Richiesta A
Quanti anni aveva Giuseppe La Posta secondo il testo sulla strage di Ponte Olmo?
Richiesta B
Riscrivi i record dalla riga che contiene "From the standpoint" fino alla fine dei record, sostituendo "handbag" con "shoulder bag" e lasciando invariato tutto il resto.

Testo del documento
27 MAGGIO 1944, LA STRAGE DI PONTE OLMO, A SORA
Data: 24/05/2014Autore: COSTANTINO JADECOLACategorie: La tragedia dei civiliTag: #maggio 1944, civili, diadem-op, sora, violenze-saccheggi-eccidi

27 MAGGIO 1944, LA STRAGE DI PONTE OLMO, A SORA

A Sora, l’annuale ricorrenza della festa di Santa Restituta, patrona della città, il 27 maggio 1944 coincise con la scoperta di un eccidio che si era consumato la sera prima nella zona di ponte Olmo, non lontano dall’abbazia di San Domenico e in prossimità della statale 82 Valle del Liri, una strada che, specialmente in quei giorni che segnano la disfatta tedesca sul fronte della Gustav, beneficia della dovuta attenzione per essere una via di fuga abbastanza discreta verso l’Abruzzo.

Teatro del delitto è una casetta rurale in prossimità dell’incrocio tra via Ponte Olmo e il canale Mancini ed a subirne le conseguenze sono Giuseppe La Posta (42 anni), la moglie Giulia Gemmiti (43), entrambi occupati in una cartiera di Isola del Liri, e le loro figlie Elena (18) e Maria Grazia (16), quelle che, chi le ha conosciute, ricorda come due gran belle ragazze. I due figli maschi della coppia, Fiorino e Domenico, a quel tempo sono, invece, "sotto le armi".

Record del dataset
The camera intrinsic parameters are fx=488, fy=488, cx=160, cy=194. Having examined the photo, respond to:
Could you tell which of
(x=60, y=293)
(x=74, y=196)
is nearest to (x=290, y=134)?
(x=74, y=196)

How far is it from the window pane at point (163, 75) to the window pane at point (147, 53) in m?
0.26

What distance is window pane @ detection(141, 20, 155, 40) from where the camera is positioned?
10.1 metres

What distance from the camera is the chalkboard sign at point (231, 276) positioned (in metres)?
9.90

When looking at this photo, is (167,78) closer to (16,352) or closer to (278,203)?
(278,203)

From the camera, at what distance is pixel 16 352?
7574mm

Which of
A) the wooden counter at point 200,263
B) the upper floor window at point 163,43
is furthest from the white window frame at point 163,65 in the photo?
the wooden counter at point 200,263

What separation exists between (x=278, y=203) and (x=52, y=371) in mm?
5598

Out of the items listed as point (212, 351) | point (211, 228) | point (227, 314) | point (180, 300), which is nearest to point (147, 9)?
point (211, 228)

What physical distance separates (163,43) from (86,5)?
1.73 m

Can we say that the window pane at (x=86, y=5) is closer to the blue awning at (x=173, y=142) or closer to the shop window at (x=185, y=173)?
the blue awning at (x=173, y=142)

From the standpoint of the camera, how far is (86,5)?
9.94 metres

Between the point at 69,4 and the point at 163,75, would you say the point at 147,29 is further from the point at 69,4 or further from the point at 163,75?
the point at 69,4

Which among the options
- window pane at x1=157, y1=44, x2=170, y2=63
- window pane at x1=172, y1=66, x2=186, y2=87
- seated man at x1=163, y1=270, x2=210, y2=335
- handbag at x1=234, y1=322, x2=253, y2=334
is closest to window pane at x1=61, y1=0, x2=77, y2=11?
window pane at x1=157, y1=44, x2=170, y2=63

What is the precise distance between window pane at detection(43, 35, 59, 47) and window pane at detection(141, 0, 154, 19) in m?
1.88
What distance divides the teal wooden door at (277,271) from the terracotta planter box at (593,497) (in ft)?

Risposta scritta A
42 anni.

Risposta scritta B
From the standpoint of the camera, how far is (86,5)?
9.94 metres

Between the point at 69,4 and the point at 163,75, would you say the point at 147,29 is further from the point at 69,4 or further from the point at 163,75?
the point at 69,4

Which among the options
- window pane at x1=157, y1=44, x2=170, y2=63
- window pane at x1=172, y1=66, x2=186, y2=87
- seated man at x1=163, y1=270, x2=210, y2=335
- shoulder bag at x1=234, y1=322, x2=253, y2=334
is closest to window pane at x1=61, y1=0, x2=77, y2=11?
window pane at x1=157, y1=44, x2=170, y2=63

What is the precise distance between window pane at detection(43, 35, 59, 47) and window pane at detection(141, 0, 154, 19) in m?
1.88
What distance divides the teal wooden door at (277,271) from the terracotta planter box at (593,497) (in ft)?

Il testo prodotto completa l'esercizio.